Mein Weg 2

Mein Weg 2

Zu Fuß und mit dem Fahrrad auf dem Jakobsweg – ein Tagebuch

Teil 2: Durch die kastilische Hochebene, die „Meseta“

Nach dem hektischen Treiben in Burgos sehne ich mich wieder nach etwas mehr Ruhe. Da passt es wunderbar, dass mich nur wenige Kilometer von der Stadtgrenze entfernt, die Meseta erwartet. Einhundertachtzig Kilometer bis nach León nur nahezu baumlose, karge Ödnis. Der Charme der kastilischen Hochebene ist eher speziell und erschließt sich nicht jedem. Ich will mich aber darauf einlassen.

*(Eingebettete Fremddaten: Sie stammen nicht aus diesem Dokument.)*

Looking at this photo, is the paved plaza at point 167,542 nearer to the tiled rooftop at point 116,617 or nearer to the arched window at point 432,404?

13. Tag: Von Tardajos (Burgos) nach Castrojeriz (29 Kilometer)

Tardajos liegt ungefähr zehn Kilometer vom Stadtzentrum entfernt. Nach den gestrigen Erfahrungen mit dem teils chaotischen Verkehr in Burgos und den eher hässlichen Randbezirken, gönne ich mir den Luxus, meine nächste Etappe in Sichtweite des „Tierra de Campos“ (Ackerland) zu beginnen.

Als wollte mich die Meseta gleich zu Anfang emotional richtig einstimmen, empfängt sie mich mit einem vernebelten Grau. Die Sicht ist schlecht, es ist kalt und das Farbenspektrum der vegetationslosen Flächen reduziert sich auf Grau- und Brauntöne. Keine gute Gegend, sollte man unter Depressionen leiden.

Die holprigen Schotterpisten führen mich zunächst nach „Rabé de la Calzadas“, als die ersten Sonnenstrahlen ihren Weg durch die niedrige Wolkendecke finden. Die zunehmende Wärme, Störche auf dem mittelalterlichen Kirchturm und bunte Bilder an den Hauswänden heben die Stimmung. „Es wird schon nicht so schlimm, in der Meseta“, mache ich mir selbst Mut.

Einige Kilometer später, nach einem monotonen Auf und Ab, bin ich mir sicher: ohne die Wegweiser des Camino wäre ich hier verloren. Markante Landschaftsmerkmale oder Vegetation, die eine Orientierung ermöglichen würden, fehlen völlig. Und dann taucht aus einer Senke unvermittelt der kleine Ort „Hontanas“ auf. Ein paar Herbergen und Restaurants fordern zum Bleiben oder zu einer Rast auf. Ich genehmige mir den obligatorischen Milchkaffee.

Klosterruine San Antón

Danach ändert sich das Bild. Die Route folgt einer schmalen Allee bis zur Klosterruine von „San Antón“ – es gibt also doch Bäume hier. Wer dem morbiden Charme der Überreste des mittelalterlichen Klosters erliegt, kann hier sogar übernachten. Kein Strom, kein Internet und nur kaltes Wasser, das sind die Bedingungen.

Castrojeriz

Der Camino schlüpft mitten durch das Bogengewölbe San Antóns und windet sich auf „Castrojeriz“ zu. Schon von weitem ist die Burgruine auf dem das Städtchen überragenden Bergkegel auszumachen. Der Parkplatz des geschlossenen Schwimmbades wird mein heutiges Nachtquartier.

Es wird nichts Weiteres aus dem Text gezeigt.